Monday, August 8, 2011

The reluctant rescuer

Economist
August 8, 2011

Once again, as the euro area appeared to teeter at the edge of an abyss, a sharp tug from the central bank has restored a margin of safety, albeit a slim one. In May 2010, as markets were panicking about Greece, it was the decision by the European Central Bank (ECB) based in Frankfurt to start buying Greek government bonds in the markets that calmed nerves as much as the euro-area governments’ decision to create a new bail-out fund, the European Financial Stability Facility (EFSF). This week, the ECB has pulled off the same trick by deciding to purchase Italian and Spanish government bonds at an emergency weekend conference-call meeting of its 23-strong governing council.

The move was prompted by market pressures building on the much bigger economies of Italy and Spain, as yields on their debt threatened to reach unsustainably high levels. The jitters were all the more remarkable given that an emergency summit of European leaders on July 21st to agree upon a second rescue for Greece had also sought to reduce the risk of sovereign-debt worries spreading to other vulnerable countries by expanding the role of the EFSF, allowing it to intervene in secondary markets as well as to extend lines of credit to such economies.

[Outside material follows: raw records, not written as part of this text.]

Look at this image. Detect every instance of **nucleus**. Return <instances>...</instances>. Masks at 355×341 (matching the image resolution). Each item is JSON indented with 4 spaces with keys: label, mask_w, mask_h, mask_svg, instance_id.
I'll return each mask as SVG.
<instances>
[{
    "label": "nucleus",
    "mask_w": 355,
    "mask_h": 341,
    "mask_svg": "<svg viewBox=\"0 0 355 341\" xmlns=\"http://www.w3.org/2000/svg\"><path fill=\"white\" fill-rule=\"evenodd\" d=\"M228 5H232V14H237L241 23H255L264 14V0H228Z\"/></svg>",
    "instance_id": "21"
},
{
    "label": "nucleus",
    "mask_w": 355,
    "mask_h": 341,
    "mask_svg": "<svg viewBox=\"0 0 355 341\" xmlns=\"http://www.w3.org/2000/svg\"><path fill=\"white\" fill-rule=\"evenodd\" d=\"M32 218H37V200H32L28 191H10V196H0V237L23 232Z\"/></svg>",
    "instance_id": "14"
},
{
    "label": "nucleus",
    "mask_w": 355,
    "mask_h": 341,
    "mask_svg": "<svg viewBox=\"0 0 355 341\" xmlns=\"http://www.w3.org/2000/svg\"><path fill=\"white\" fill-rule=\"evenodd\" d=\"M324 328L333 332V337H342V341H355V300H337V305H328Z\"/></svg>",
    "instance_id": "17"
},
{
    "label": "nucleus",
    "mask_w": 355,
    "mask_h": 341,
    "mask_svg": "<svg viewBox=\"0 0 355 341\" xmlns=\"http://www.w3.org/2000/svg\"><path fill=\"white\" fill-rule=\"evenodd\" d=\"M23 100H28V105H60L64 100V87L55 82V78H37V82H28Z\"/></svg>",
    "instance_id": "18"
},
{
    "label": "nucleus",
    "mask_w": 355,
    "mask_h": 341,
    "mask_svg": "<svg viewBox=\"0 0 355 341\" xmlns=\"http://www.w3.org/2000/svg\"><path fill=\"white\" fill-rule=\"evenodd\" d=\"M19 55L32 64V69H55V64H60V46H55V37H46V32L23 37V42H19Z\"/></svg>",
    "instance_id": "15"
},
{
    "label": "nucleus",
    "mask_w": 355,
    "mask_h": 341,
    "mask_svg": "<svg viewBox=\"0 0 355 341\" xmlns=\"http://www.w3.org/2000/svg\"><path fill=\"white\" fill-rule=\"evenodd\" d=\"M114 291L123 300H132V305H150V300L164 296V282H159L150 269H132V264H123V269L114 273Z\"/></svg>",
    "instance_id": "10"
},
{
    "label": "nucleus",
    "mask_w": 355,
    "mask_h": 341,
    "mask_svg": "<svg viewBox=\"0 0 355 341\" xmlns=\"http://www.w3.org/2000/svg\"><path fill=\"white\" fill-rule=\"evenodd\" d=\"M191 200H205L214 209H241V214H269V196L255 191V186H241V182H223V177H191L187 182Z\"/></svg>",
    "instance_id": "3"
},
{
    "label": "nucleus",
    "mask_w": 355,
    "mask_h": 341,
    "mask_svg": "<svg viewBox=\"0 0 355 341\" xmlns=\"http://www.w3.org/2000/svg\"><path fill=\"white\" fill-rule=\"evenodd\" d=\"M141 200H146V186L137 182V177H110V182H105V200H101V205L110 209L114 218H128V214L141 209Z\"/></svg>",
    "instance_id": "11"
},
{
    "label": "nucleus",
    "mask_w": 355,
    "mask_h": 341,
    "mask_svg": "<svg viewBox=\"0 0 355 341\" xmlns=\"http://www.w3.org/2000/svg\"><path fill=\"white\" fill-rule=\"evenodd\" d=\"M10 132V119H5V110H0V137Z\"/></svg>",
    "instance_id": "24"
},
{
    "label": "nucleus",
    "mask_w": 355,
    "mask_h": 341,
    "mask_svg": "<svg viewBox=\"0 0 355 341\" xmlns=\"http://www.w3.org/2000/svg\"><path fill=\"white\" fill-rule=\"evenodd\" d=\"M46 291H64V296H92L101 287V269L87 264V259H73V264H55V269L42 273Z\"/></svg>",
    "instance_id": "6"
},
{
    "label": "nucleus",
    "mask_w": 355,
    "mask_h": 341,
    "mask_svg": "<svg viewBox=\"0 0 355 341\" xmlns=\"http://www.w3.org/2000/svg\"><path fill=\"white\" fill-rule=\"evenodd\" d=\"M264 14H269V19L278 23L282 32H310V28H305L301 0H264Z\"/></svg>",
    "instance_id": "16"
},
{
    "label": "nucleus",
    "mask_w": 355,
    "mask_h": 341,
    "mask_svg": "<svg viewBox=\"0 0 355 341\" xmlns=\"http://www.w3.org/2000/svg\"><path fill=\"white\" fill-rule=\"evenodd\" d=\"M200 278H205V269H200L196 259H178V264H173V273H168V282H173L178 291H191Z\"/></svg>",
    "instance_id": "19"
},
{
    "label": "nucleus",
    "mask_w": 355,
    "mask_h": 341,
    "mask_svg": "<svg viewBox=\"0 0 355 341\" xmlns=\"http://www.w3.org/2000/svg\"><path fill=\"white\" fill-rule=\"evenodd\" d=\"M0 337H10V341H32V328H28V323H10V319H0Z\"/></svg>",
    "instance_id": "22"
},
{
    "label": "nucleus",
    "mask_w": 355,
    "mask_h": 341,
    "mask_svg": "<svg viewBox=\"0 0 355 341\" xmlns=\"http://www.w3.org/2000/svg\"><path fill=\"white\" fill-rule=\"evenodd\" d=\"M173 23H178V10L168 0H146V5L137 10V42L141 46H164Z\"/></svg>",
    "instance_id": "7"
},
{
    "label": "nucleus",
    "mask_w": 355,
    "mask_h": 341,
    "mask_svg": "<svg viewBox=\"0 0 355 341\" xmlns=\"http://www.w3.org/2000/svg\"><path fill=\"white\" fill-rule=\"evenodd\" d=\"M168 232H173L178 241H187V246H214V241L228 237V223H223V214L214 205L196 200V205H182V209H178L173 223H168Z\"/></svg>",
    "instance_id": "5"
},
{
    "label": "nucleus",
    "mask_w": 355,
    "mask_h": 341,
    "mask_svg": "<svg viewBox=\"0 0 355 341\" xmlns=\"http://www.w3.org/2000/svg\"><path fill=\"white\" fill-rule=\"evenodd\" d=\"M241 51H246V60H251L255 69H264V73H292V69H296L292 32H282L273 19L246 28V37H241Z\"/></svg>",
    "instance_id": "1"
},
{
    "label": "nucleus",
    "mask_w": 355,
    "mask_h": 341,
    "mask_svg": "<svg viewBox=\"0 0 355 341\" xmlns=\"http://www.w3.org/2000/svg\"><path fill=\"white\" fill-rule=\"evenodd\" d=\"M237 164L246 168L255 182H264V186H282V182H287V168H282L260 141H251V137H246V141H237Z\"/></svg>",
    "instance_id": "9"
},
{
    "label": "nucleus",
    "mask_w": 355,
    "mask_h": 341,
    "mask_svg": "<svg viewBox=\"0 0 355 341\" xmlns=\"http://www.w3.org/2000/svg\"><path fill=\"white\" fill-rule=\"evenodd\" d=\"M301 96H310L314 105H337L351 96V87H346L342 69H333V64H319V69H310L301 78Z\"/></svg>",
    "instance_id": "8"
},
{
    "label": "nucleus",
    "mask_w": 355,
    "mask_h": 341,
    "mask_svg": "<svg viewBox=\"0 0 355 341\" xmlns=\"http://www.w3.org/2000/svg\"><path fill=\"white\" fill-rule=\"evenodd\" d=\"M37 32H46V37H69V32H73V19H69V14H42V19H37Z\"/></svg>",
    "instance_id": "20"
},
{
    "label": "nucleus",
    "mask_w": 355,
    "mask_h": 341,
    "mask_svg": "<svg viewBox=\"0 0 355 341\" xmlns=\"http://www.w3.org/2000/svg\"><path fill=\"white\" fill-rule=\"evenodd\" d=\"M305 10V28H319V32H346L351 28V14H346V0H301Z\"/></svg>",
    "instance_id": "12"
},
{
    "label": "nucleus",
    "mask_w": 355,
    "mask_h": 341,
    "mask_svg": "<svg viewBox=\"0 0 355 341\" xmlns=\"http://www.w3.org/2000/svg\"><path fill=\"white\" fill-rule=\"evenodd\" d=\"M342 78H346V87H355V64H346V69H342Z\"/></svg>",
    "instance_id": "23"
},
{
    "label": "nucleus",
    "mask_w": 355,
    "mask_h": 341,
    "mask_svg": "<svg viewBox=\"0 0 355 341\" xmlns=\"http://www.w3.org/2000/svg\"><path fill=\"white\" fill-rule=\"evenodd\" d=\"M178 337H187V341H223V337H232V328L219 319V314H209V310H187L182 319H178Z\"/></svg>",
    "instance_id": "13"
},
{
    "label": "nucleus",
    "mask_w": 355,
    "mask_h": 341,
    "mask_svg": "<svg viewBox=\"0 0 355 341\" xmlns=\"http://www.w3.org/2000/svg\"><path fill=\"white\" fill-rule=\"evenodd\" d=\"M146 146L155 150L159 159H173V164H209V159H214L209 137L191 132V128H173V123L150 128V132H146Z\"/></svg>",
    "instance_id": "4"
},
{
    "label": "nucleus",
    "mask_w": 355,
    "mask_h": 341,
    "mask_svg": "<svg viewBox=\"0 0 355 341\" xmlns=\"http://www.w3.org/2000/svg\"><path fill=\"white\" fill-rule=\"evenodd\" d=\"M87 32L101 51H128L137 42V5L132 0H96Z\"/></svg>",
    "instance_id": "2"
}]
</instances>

The trouble is that the bail-out fund will not be able to do this until its new remit is ratified by the 17 euro-area governments this autumn. Even an emergency return by leaders from their (wrecked) summer holidays would not help unless parliaments were recalled, too; and that might stoke even greater alarm. In any case, the package due to be ratified failed to boost the size of the fund beyond the already agreed target of an effective lending capacity of €440 billion ($620 billion). That is enough to finance the rescues of Ireland and Portugal and the second bail-out of Greece, but would be insufficient to deal with Italy, let alone Italy and Spain.